En revanche, une société centrafricaine naît de la rencontre entre Areva et Forrest.
Areva quitte le navire centrafricain
Dans la corbeille de la joint venture, Georges Forrest place tous les permis obtenu en Centrafrique en 2006, 2008 et 2009 quand Areva, via sa filiale CFMM, apporte son financement, estimé à près de 40 millions de dollards. Ainsi naît ArevExplo le 19 juin 2009 selon ses statuts paraphés par Daniel Wouters et Georges Forrest, société de droit centrafricain au capital social de 50 millions de Francs CFA (7500 euros).

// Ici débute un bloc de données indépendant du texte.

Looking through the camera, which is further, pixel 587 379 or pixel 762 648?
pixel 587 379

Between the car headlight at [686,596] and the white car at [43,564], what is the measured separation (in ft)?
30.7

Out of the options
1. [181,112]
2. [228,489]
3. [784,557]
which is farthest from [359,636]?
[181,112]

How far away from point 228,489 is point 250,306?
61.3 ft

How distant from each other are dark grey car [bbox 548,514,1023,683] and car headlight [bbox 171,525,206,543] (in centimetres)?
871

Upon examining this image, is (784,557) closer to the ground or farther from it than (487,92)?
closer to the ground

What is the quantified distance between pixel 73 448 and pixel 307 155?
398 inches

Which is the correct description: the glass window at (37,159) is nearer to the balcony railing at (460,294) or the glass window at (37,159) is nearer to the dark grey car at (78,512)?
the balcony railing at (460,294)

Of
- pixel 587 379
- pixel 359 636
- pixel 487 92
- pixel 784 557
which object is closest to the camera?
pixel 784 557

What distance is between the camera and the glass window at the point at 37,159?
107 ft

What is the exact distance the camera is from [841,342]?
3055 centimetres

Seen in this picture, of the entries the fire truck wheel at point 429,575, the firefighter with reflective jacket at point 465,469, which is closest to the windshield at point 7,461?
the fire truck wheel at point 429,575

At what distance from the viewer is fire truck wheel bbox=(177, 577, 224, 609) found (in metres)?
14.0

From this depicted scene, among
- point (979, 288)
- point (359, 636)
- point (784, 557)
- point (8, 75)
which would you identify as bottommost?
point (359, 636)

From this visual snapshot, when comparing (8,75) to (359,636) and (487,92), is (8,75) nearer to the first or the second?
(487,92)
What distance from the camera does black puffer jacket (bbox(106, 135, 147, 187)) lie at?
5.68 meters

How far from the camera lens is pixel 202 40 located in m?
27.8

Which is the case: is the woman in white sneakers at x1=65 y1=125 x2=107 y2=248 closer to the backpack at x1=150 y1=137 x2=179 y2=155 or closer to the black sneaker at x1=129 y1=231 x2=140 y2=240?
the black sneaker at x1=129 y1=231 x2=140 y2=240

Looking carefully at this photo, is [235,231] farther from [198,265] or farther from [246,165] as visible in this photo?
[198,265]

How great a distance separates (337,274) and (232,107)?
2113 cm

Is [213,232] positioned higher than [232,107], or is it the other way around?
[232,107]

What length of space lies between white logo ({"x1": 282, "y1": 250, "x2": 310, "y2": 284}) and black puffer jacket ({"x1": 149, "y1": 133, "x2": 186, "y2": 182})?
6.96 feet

Las, le cours d'uranium chutant, la centrale de Fukushima pétaradant, la Centrafrique s'embrasant et le dossier Uramin devenant incandescent, Areva met un frein à ses visées centrafricaines. « Les activités sur le site de Bakouma, dont les permis d’exploitation historiques sont toujours en vigueur, ont été suspendues et les permis d’exploration détenus par Arevexplo venus à expiration n'ont pas été renouvelés, puis la société Arevexplo RCA SA a été mise en liquidation en juin 2013», résume un porte parole du groupe.
En clair, Areva quitte le navire centrafricain sur lequel elle a tant investi. Une décision qui n'a pas été du gout de l'entrepreneur belge, furieux de constater que les permis qu'il avait mis dans la société ont tout bonnement été rendus au pouvoir de Bangui! Légaliste, Forrest a alors appliqué l'article 39 des statuts de la société qui dispose que «tous litiges (…) seront tranchés définitivement selon le règlement d'arbitrage de la chambre de commerce internationale (…) L'arbitrage aura lieu à Paris».
Le tribunal arbitral, en cours de composition, rendra son verdict courant 2015.